→ **Tarefa proposta**:
Reproduza sem alterações a parte do trecho sobre a exigência de vacinação contra a covid-19 que começa em "De acordo com" e termina em "imunizante pela ONU.".

→ **Trecho selecionado**:
((

Nas discussões de hoje, as delegações internacionais se mostraram inclinadas a manter em vigor o que chamam de "sistema de honra", aplicado já na edição do evento do ano passado. Pelo sistema, cabe aos chefes de Estado declararem que não estão infectados com covid-19, mas não é preciso provar isso nem com certificado de vacinação, nem com resultado negativo de teste PCR.
De acordo com embaixadores ouvidos pela BBC News Brasil, além do Brasil, a Rússia também é contrária à exigência já que sua vacina, a Sputnik, não seria reconhecida como imunizante pela ONU.
Em carta a Shahid, a Rússia acusou o posicionamento de ser "claramente discriminatório". Para não gerar tensões antes mesmo das discussões do evento, a tendência da maioria das delegações seria dispensar o certificado de vacina.

))

→ **Dados apresentados**:
((

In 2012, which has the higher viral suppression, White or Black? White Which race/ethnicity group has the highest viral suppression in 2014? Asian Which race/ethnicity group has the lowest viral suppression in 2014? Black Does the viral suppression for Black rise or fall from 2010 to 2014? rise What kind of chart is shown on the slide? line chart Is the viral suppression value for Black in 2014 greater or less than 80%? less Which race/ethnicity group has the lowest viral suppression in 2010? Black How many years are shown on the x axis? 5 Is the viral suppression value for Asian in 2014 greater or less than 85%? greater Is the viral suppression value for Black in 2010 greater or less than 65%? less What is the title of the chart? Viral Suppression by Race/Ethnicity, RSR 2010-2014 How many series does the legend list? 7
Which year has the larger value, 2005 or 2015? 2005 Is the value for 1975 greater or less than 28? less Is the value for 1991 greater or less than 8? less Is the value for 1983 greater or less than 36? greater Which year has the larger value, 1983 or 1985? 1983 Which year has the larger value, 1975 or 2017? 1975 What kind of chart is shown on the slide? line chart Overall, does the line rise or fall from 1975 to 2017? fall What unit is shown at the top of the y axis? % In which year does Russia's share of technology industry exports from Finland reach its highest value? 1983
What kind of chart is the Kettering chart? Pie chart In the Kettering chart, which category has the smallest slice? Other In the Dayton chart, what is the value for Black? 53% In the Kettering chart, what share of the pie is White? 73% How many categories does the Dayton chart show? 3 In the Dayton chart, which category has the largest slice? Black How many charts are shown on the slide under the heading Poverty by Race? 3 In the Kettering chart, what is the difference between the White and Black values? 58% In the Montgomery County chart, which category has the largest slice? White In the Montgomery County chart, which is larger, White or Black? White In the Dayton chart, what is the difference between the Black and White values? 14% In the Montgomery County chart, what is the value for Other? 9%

))

→ **Espaço para resposta**:
De acordo com embaixadores ouvidos pela BBC News Brasil, além do Brasil, a Rússia também é contrária à exigência já que sua vacina, a Sputnik, não seria reconhecida como imunizante pela ONU.